Parameters:	server (str) – The server name. e.g.: ‘SQL2012PROD03’ database (str) – The specific database within the server. e.g.: ‘LowFlows’ table (str or None if stmt is a str) – The specific table within the database. e.g.: ‘LowFlowSiteRestrictionDaily’ pk_df (DataFrame) – A DataFrame of the primary keys of the table for the rows that should be removed. Will override anything in the kwargs. stmt (str) – SQL delete statement. Will override everything except server and database. **kwargs – Any kwargs that can be passed to sql_where_stmts.
Returns:
Return type:	None

Notes

Using the pk_df is the only way to ensure that specific rows will be deleted from composite keys. The column data types and names of pk_df must match the equivelant columns in the SQL table.

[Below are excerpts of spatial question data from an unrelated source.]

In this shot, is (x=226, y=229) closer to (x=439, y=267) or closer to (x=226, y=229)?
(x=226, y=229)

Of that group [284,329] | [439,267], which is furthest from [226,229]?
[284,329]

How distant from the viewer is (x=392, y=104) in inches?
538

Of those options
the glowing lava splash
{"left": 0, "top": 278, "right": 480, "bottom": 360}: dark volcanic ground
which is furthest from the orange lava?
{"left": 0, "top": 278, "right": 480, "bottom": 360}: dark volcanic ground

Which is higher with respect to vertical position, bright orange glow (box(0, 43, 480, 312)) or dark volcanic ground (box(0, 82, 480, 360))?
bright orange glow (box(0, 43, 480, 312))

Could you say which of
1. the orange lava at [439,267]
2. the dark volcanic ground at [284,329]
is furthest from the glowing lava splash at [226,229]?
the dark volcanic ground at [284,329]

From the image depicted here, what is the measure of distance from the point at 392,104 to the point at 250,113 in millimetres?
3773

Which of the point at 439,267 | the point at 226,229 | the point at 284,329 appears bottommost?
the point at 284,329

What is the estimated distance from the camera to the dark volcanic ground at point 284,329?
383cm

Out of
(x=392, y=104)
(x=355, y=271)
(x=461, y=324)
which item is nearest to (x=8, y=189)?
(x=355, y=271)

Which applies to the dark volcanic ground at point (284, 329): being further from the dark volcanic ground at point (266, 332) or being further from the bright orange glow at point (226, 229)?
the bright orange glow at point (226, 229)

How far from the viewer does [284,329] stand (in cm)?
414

The procedure creates a temporary table from the pk_df then deletes the rows in the target table based on the temp table. Then finally deletes the temp table.

Helper functions¶

pdsql.mssql.sql_where_stmts(where_col=None, where_val=None, where_op='AND', from_date=None, to_date=None, date_col=None)¶

Function to take various input parameters and convert them to a list of where statements for SQL.

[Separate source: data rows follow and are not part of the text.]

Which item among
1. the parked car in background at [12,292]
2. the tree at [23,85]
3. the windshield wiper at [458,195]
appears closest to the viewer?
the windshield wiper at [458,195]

Parameters:	where_col (str or dict) – Either a str with an associated where_val list or a dictionary of string keys to list values. If a str, it should represent the table column associated with the ‘where’ condition. where_val (list or None) – If where_col is a str, then where_val must be a list of associated condition values. where_op (str of either 'AND' or 'OR') – The binding operator for the where conditions. from_date (str or None) – The start date in the form ‘2010-01-01’. to_date (str or None) – The end date in the form ‘2010-01-01’. date_col (str or None) – The SQL table column that contains the dates.
Returns:	Returns a list of str where conditions to be passed to an SQL execution function. The function needs to bind it with ” where ” + ” and “.join(where_lst)
Return type:	list of str or None

pdsql.mssql.sql_ts_agg_stmt(table, groupby_cols, date_col, values_cols, resample_code, period=1, fun='mean', val_round=3, where_lst=None)¶

Function to create an SQL statement to pass to an SQL driver to resample a time series table.

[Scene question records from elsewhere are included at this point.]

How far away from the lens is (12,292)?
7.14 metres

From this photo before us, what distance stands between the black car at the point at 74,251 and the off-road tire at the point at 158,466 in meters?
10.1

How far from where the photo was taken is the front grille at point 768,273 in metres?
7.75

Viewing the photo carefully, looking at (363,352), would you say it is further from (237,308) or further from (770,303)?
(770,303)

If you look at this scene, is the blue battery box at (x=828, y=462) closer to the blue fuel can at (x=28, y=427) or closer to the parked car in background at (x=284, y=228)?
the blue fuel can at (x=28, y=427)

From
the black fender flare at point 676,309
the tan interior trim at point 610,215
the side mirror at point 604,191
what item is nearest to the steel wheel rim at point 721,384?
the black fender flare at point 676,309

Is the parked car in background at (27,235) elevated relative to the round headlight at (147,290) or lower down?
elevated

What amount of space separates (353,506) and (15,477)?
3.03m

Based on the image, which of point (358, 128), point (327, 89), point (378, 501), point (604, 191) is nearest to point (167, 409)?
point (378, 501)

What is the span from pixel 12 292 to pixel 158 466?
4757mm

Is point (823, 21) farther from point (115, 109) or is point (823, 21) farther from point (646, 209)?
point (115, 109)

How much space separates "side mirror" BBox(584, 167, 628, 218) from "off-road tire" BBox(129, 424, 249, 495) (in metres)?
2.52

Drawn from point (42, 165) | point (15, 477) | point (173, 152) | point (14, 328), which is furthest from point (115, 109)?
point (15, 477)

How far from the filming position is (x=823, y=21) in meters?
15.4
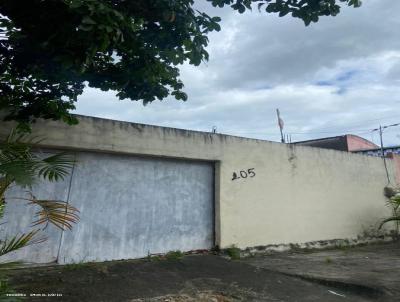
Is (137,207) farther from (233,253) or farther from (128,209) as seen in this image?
(233,253)

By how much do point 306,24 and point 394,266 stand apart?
5.51 meters

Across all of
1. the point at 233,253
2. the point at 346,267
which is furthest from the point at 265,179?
the point at 346,267

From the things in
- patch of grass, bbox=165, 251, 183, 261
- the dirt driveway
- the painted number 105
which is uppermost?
the painted number 105

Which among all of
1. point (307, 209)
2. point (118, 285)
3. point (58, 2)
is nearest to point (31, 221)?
point (118, 285)

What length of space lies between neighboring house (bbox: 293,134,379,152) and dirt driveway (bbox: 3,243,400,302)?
428 inches

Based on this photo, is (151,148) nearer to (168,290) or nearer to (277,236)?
(168,290)

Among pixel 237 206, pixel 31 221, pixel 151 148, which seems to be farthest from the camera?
pixel 237 206

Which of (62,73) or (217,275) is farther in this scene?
(217,275)

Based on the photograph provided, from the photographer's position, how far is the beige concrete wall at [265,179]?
691 cm

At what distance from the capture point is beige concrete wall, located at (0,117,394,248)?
6.91 meters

Parameters:	table (str) – The SQL table name. groupby_cols (str or list of str) – The columns in the SQL table to grouped and returned with the time series data. date_col (str) – The date column in the table. values_cols (str or list of str) – The column(s) of the value(s) that should be resampled. resample_code (str) – The Pandas time series resampling code. e.g. ‘D’ for day, ‘W’ for week, ‘M’ for month, etc. period (int) – The number of resampling periods. e.g. period = 2 and resample = ‘D’ would be to resample the values over a 2 day period. fun (str) – The resampling function. i.e. mean, sum, count, min, or max. No median yet… val_round (int) – The number of decimals to round the values. where_lst (list or None) – A list of where statements to be passed and added to the final SQL statement.
Returns:	A full SQL statement that can be passed directly to an SQL connection driver like pymssql through pandas read_sql function.
Return type:	str